There’s lots of advice around for those of us in the Episcopalian hoi polloi by now, telling us how we should read the HOB communiqué from New Orleans, some of it suggesting that we lack the ability to read for ourselves, either because we are not in the know or because we were not present in the room with the bishops as they consulted.
One writer puts the case pretty bluntly, saying that “hypercritical second-guessing of the bishops” is “unreasonable” and “unseemly.” Another describes the communiqué as “a consensus document” and advises that we thank the bishops for their leadership, suggesting that various statements from New Orleans are still being perfected. Another argues that the responses of those of us who don’t think the bishops wrote very well are “sophomoric and self-indulgent.” Still another commends the virtues of “wordsmithing” and argues for the necessity of such language in addressing the present dissensus in our church.
Part of this seems merely academic to me, but part of it seems an inevitable consequence of the publication of a document (a public document, by the way) that possesses all the worst features of documents written by committees. Worse yet, to my mind, the communiqué is a lawyerly document. The Anglican Scotist asks, “Why can’t compromise and discernment be messy? Why can’t an honest compromise leave everyone disappointed?” My answer is that an honest compromise would have addressed the demands of the “Anglican Primates in Dar es Salaam” directly and would have detailed the dissensus in the HOB, itself. I think the resulting document would have upheld the determination of the American Church to govern itself as the bishops affirmed in March instead of appearing to retreat from that determination, but I can’t know that.

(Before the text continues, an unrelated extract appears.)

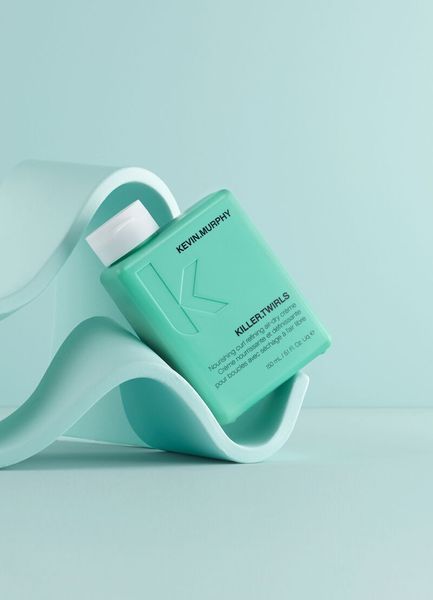 Kevin Murphy Killer Twirls Nourishing Curl Refining Air Dry Creme &mdash; питательный крем для формирования и подчёркивания кудрей без фена, 150 мл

As it is, the communiqué is being read as a retreat on every hand, and nowhere more clearly than in reflections of bishops from my home state of Texas. Retreat is the clear implication of reflections by Bishops Lillibridge and Reed of West Texas, who consider themselves marginalized within the HOB, but who nonetheless were able to persuade their colleagues to “go further than the Bishops were able to go in March.” Bishop James Stanton of Dallas has issued a statement in which he laments that the HOB didn’t retreat far enough but makes this rueful observation near the end:
It seems that, even with the best of intentions, we simply cannot get beyond the thought that we might learn from what the Archbishop of Canterbury called “common discernment;” in other words, that our decisions as a House might be wrong and at any rate ought to be subject to the advice and concerns of our Communion brothers and sisters. Many bishops argued for ambiguity as the most “honest” statement of “where we are.” Perhaps that is true. That is the effectual outcome of this meeting.
Though I should be leery of indulging in unseemly second guessing of my betters, I think the attempt to produce a consensus document when no consensus exists was a mistake. Bishops Lillibridge, Reed, and Stanton hold a minority position in the HOB, but it is a position that deserves to be heard. Other bishops, who represent the views of those of us on the left, deserve to be heard as well. Lawyerly language that obfuscates open dissensus serves nobody well. But perhaps the process was better than the document it produced. Many are saying of the HOB meeting as a whole that it was characterized by a lack of acrimony and a willingness to allow all members to make their own arguments. Here’s Bishop Stanton, again:
I am grateful for the tone of this meeting and for many aspects of the process and the contributions many bishops from very different perspectives made to it. I wish that such openness and frankness, and serious discussion, had characterized earlier meetings. (And here I refer to 15 years of such meetings!)
There will be more meetings, of course, and other position papers, and maybe some new legislation at the next General Convention. I pray for good news and hope I live to hear it. But as Dean Thomas Luck wrote yesterday, “in the scope of Christianity,” time is long.
–At seventy, I’m not getting any younger.